Captioned web images
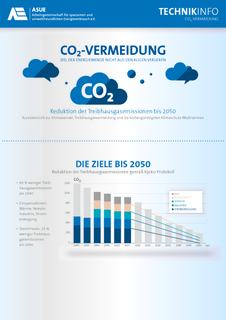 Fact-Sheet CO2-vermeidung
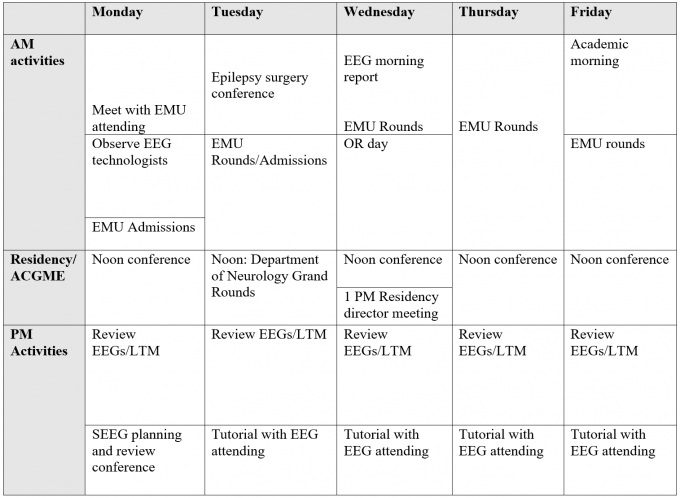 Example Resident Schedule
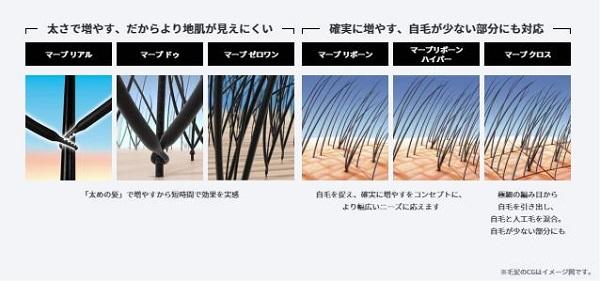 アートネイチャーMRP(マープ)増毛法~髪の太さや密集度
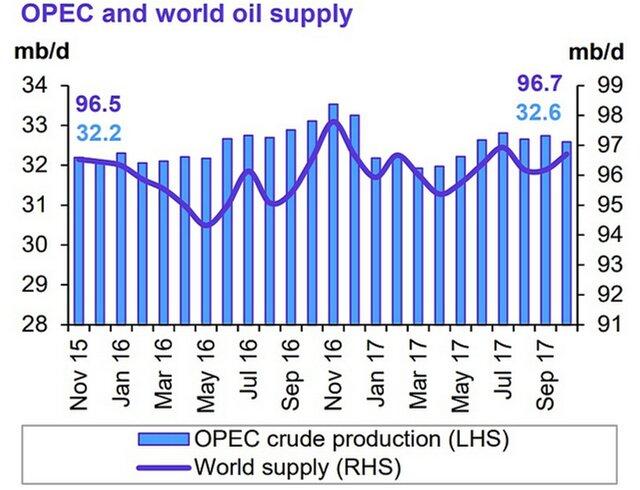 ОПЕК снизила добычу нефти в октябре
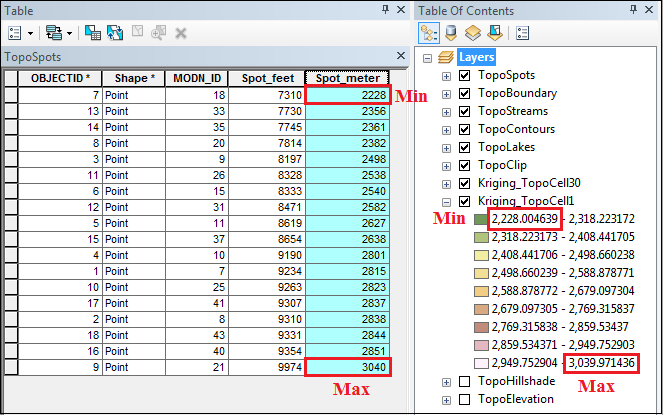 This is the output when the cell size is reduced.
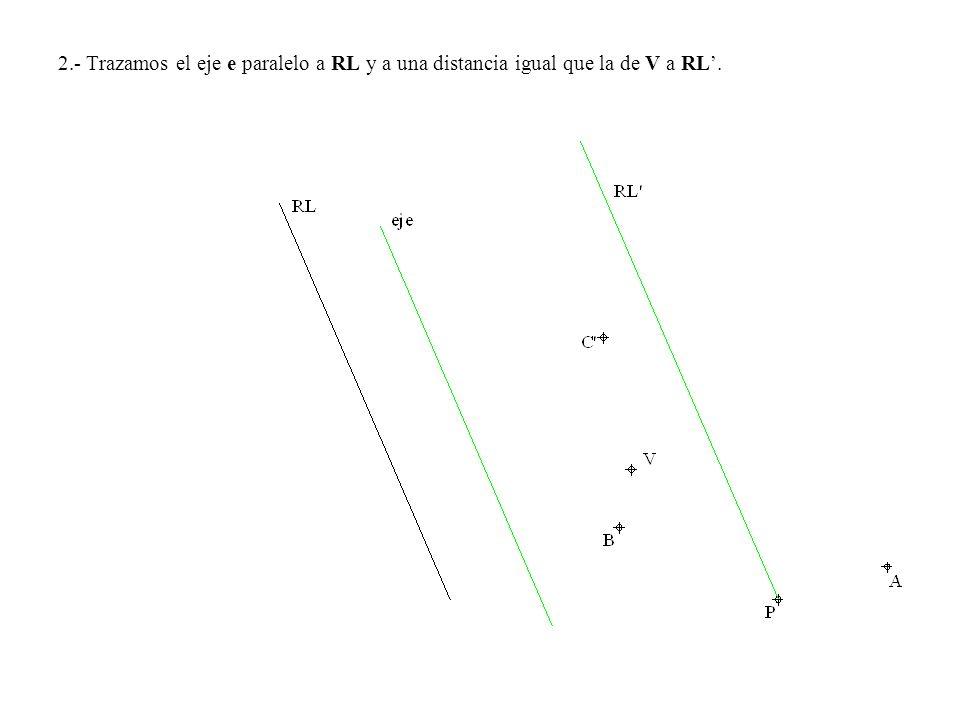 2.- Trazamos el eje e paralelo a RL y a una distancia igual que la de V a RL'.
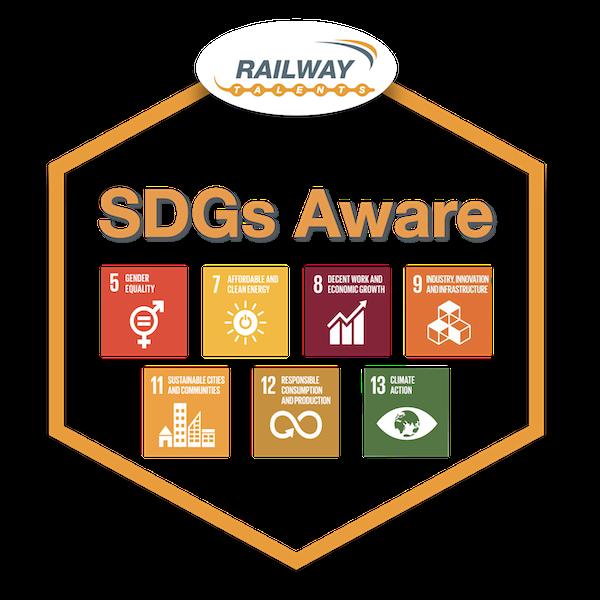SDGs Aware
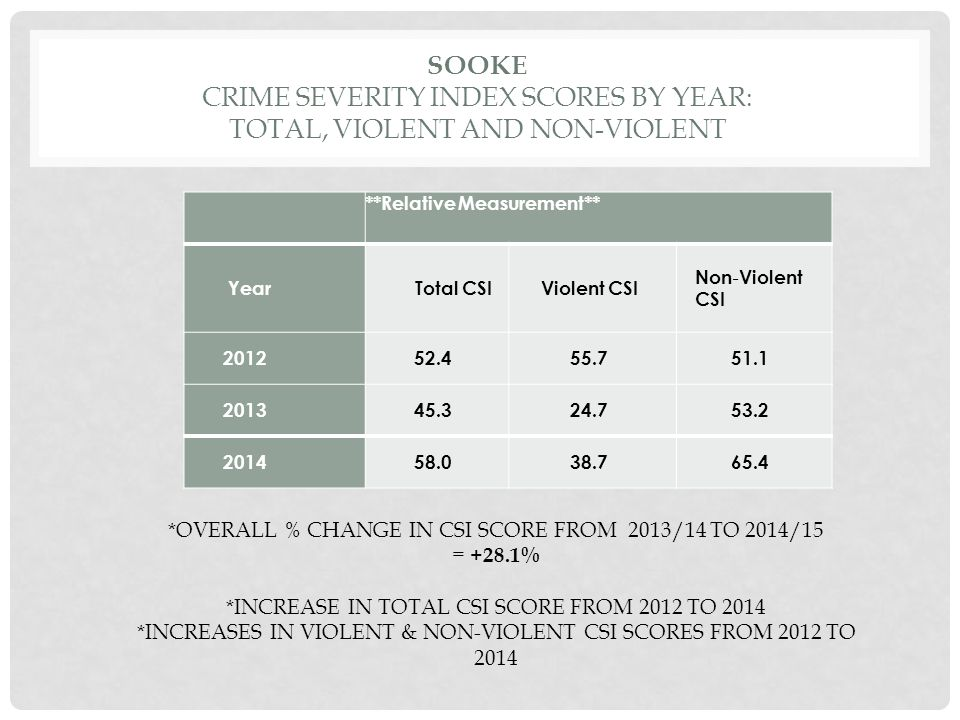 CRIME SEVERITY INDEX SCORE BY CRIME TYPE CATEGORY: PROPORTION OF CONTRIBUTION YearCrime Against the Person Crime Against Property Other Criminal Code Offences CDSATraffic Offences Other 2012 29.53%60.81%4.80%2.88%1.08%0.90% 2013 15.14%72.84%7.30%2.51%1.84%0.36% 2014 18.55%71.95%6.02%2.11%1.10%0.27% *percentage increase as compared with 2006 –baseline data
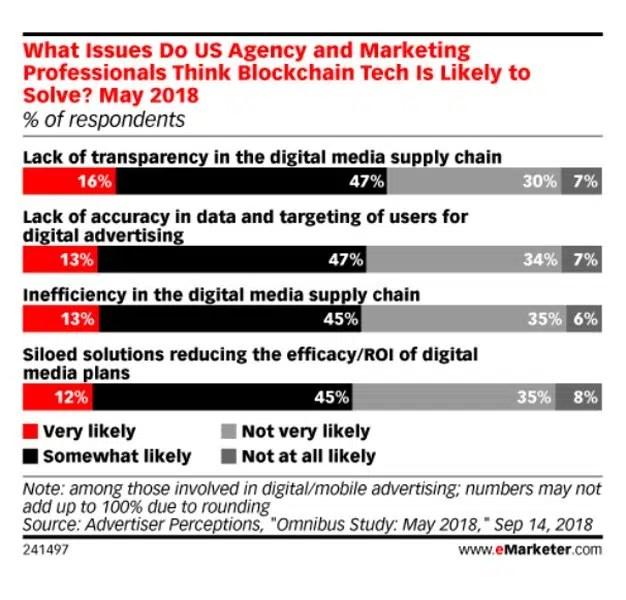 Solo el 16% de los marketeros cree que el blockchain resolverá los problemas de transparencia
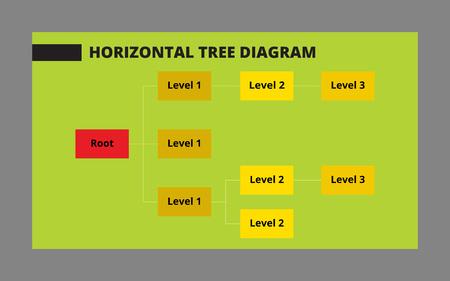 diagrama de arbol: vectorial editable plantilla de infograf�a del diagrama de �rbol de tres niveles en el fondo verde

TASK TO COMPLETE
Repeat exactly and only the lines from the start of the data above through the line that holds "2.- Trazamos el", inclusive. Pictures do not belong in the copy.

OUTPUT FOR THIS TASK
 Fact-Sheet CO2-vermeidung
 Example Resident Schedule
 アートネイチャーMRP(マープ)増毛法~髪の太さや密集度
 ОПЕК снизила добычу нефти в октябре
 This is the output when the cell size is reduced.
 2.- Trazamos el eje e paralelo a RL y a una distancia igual que la de V a RL'.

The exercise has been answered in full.